Given a closure block at run-time, there is no way to determine which well-formed OCaml values it contains. More precisely, there is no way to know where the entrypoints end and where the environment starts, since the first value of the environment can be a tagged integer that looks like an infix header.

This is problematic for the GC in particular, which needs to follow OCaml values that are pointers into the OCaml heap, but must not follow code pointers. Today, we use a page table to distinguish the two kinds of pointers. But we want to get rid of the page table (the "no naked pointers" mode), for better performance and for Multicore OCaml compatibility.

The solution

The solution implemented in this PR adds to each "entrypoint" record the position of the environment, i.e. the field number for the first value of the value sequence that represents the environment.

In native code we just steal some bits from the arity field:

entrypoint ::= code-pointer closure-info                (with arity = 1)
             | code-pointer closure-info code-pointer

closure-info ::=  arity (8 bits) . start-of-environment (wordsize - 9 bits) . 1

(#9620 ensures that ocamlopt never generates functions with arities that would not fit in 8 bits.)
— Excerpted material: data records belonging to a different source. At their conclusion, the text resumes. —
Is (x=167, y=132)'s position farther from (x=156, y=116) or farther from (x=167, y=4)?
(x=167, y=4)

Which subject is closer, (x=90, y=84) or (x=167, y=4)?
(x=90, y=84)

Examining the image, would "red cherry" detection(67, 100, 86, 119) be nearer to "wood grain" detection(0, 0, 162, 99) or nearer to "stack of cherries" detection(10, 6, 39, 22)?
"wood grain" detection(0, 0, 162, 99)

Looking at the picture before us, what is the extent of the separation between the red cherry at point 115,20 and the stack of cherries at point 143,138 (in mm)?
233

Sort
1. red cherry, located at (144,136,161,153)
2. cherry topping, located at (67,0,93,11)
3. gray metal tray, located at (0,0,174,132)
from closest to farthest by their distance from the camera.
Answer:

In bytecode, we need to add a closure-info word to each entrypoint, making closures a bit larger:

entrypoint ::= code-pointer closure-info                (with arity = 0)

(The '0' value for the arity field is arbitrary, as the abstract machine does not need to know the arity of a function from its closure.)

This way, given a closure value v, the field number where the environment starts is the "start-of-environment" bits of Field(v, 1).

Example: native-code, two mutually recursive functions of arities 2 and 1, two free variables:

code1  {arity=2,start-env=6}  code1'  infix-hdr  code2  {arity=1,start_env=2}  freevar1  freevar2

The pull request

It is best reviewed commit by commit:

9f59d7f changes the representation of closures in the bytecode system and 8e97e63 does the same for the native-code compiler.
cd2ed2b shows how the GC can use the new "start of environment" information to skip over the entrypoints parts of closures. Currently it's done only in no-naked-pointers mode, but would work in naked-pointers mode too.
3d1a411 and 95bd982 further simplify the GC in no-naked-pointers mode.
14c96d1 tweaks a silly test and 7fbb556 is the obligatory bootstrap when bytecode compilation changes.

FAQ

To speed up reviewing, here are some questions and answers.

Q: What are the differences with #1156 ?

A: #1156 used a single bit in the arity words to mark the last entrypoint in the sequence of entrypoints. Consequently, jumping to the environment part required scanning the entry points one after the other. This PR turns this into a constant-time operation. (As suggested by @chambart in #1156 (review) .)

Q: What are the differences with #8984 ?

A: #8984 explores another closure representation strategy, where each function has its own heap block, containing only one entry point. This is a much bigger change in the compilers and the run-time system, with potential for bigger simplifications (getting rid of infix pointers entirely), but the various representation choices still need to be explored and benchmarked, so it will not be ready immediately. The present PR is the quick, minimal change that suffices for Multicore OCaml.

Q: What is the impact on execution time (GC not included)?

A: In native code, negligible: one extra shift instruction when applying an unknown function to 2 or more arguments. In bytecode, closures become bigger and may take a little longer to create.

Q: What is the impact on GC time?

A: Currently, nothing changes in naked-pointers mode. More generally, skipping over the entrypoints part of closures rather than scanning them might give a small speedup for the major GC.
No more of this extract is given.